The twisting observer and controller algorithm have been written in a MATLAB function, and the prime objective of the controller is to bring the vehicle to the desired position, starting from the zero position. The simulation results have been portrayed in Figure 3. As per the results obtained in Figure 3, the suggested controller works well with a good precision of 10 3 .
Furthermore, the same controller has been utilized for virtual inertia emulation on the IEEE 14 bus test system, with the output σ = Δ P , where Δ P is the additional power required for the virtual inertia emulation, as per the frequency deviation Δ ω m and the rate of change of frequency ω . m .
In this paper, a sudden load change has been taken as 2 pu. Therefore, δ 0 = 2 has been selected. The STO and STC gains have been estimated earlier in this section.

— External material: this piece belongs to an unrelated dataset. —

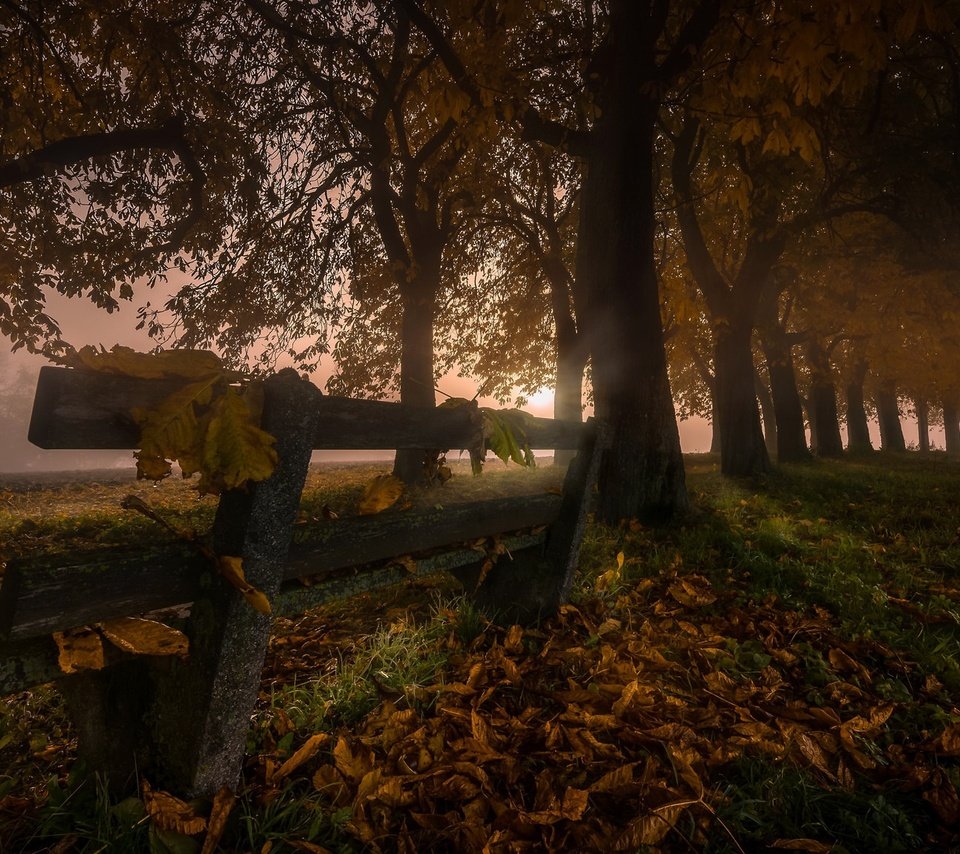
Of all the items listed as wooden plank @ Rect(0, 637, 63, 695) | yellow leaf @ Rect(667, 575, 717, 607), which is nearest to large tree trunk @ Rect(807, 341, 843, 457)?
yellow leaf @ Rect(667, 575, 717, 607)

3. Test System Configuration and Setup

In this paper, the IEEE 14 bus system has been taken [23] as a test system. A 415 V photovoltaic system (IIDG) 0.5 MW has been incorporated at bus-12 through a 15 MVA transformer. Several synchronous generators are connected at various buses in isolation, or with some local demands.
Furthermore, various static and dynamic loads have been connected at different buses, as shown in Figure 4. At bus-9, the static Var compensator of 10 MVAR has been coupled. A 50 MW wind turbine generator (WTG) is connected at bus-14 to further supply a high demand at bus-13. In the test system, to obtain sufficient information on the voltage, power flow and angle, power flow analysis has been conducted, and the whole test system has been designed and developed on a MATLAB/Simulink MathWorks® platform. The open-circuit voltage of PV generation is 800 V, with a 600 A short circuit current. The fuses are usually incorporated to protect the PV generation, as shown in Figure 4, and are incorporated at various places. Now, for the inertia emulation, MPPT (maximum power point tracking) does not play a significant role, and it is omitted in the development of the MATLAB detailed model of a test system. The case study has been executed based on various factors, viz. sudden load change and intentional islanding. Further, during simulation, the temperature or irradiance variation have been omitted for simplicity, and a detailed model has been simulated based on ode 23tb, with a maximum step size of 1 ms. The voltage source inverter is an IGBT-based 2 level bridge inverter, which is efficiently regulated through pulse modulation. In this work, STO-based STC accurately measures Δ P based on the nominal frequency deviation and the rate of change of frequency ( ω m , ω . m ) , owing to the sudden bounded disturbance d 1 . The super-twisting observer and the controller algorithm have been already given in Equations (9)–(18), and consequently, the code is written in a MATLAB function. The efficacy of the proposed controller has been verified by numerous simulation results. The system parameters used in building the test system in MATLAB have been organized in Table 2.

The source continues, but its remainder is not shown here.